Amsterdam, The Netherlands
May 15-16, 2008

Articulatory Aerodynamics, Contact Pressures and Sense of Effort During Tracheoesophageal Speech

Jeff Searl

Hearing and Speech Department, University of Kansas Medical Center, Kansas City, Kansas, USA

Objectives: The purposes of this study were to: 1) describe sense of effort (SOE) associated with speech, oral air pressure (Po), articulatory contact pressure (ACP), and subneoglottal pressure (Psub) in tracheoesophageal (TE) speech, and 2) evaluate the relationships between these measures. The intent was to inform about articulatory alterations in TE speech with a future goal of guiding therapeutic interventions that serve to balance the physical demands of producing intelligible TE speech with the perceived work of generating the speech.

Patients/Materials and Methods: Thirty four TE speakers provided ratings of SOE. ACP, Po and Psub were measured during production of alveolar consonants.

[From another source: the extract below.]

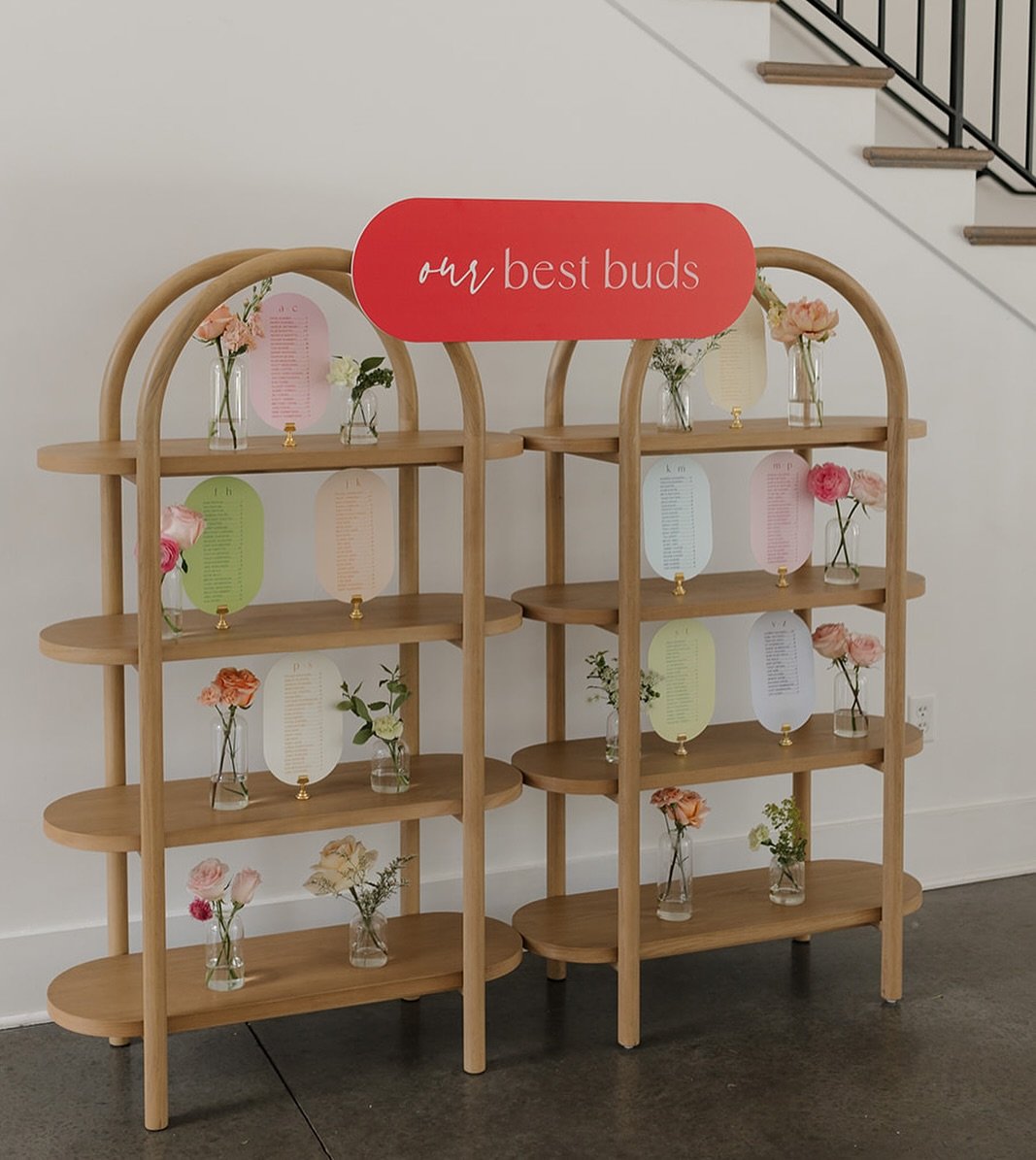 H + S just celebrated their one year anniversary; congratulations loves! Cannot and will not get over these pops of color for their gorgeous wedding day 🎀🌺🌼🍊

Photography @kirasavagephoto 
Planning, Design + Rentals @collectedrentals 
Venue @theh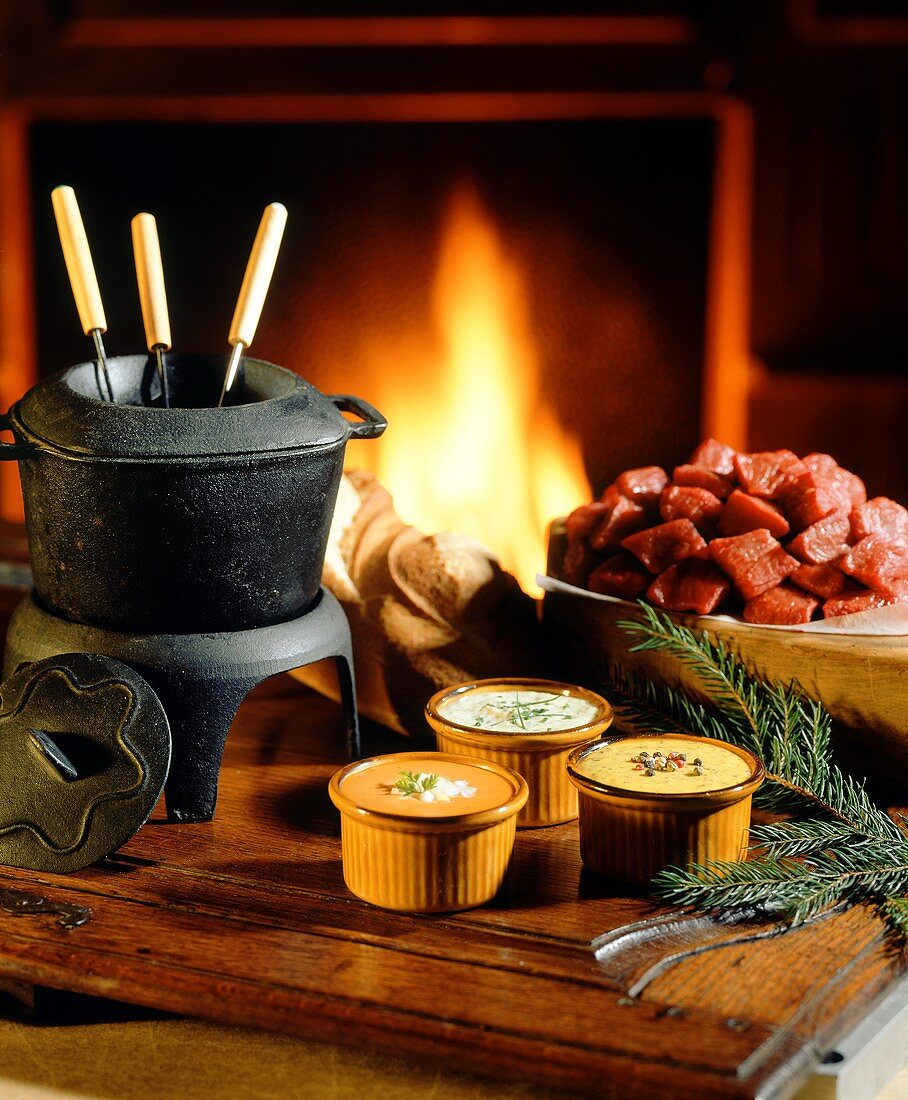 Fondue bourguignonne (fondue with beef … – License Images – 185746 ❘  StockFood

Results: Po, ACP, Psub, and SOE were higher than what is reported for nonlaryngectomized speakers. The primary locations identified by subjects as having increased SOE were the lips and tongue, followed by the brain (i.e., cognitive effort), voice, and lungs. Individuals who reported elevated SOE had higher ACP and Po than those who did not report an increase in SOE. SOE, ACP and Po were all moderately to strongly correlated with each other.

Conclusions: More than half of the TE speakers reported elevated SOE. ACP, and also Po appear to be possible physiologic correlates of internal SOE. These parameters could serve a useful therapeutic function as feedback to individuals with a goal of optimizing physical effort while maintaining the perceptual integrity of the consonants being produced.

Keywords: oral pressure, contact pressure, articulation, effort

Full Paper

Bibliographic reference.  Searl, Jeff (2008): "Articulatory aerodynamics, contact pressures and sense of effort during tracheoesophageal speech", In EVSR-2008, 19-40.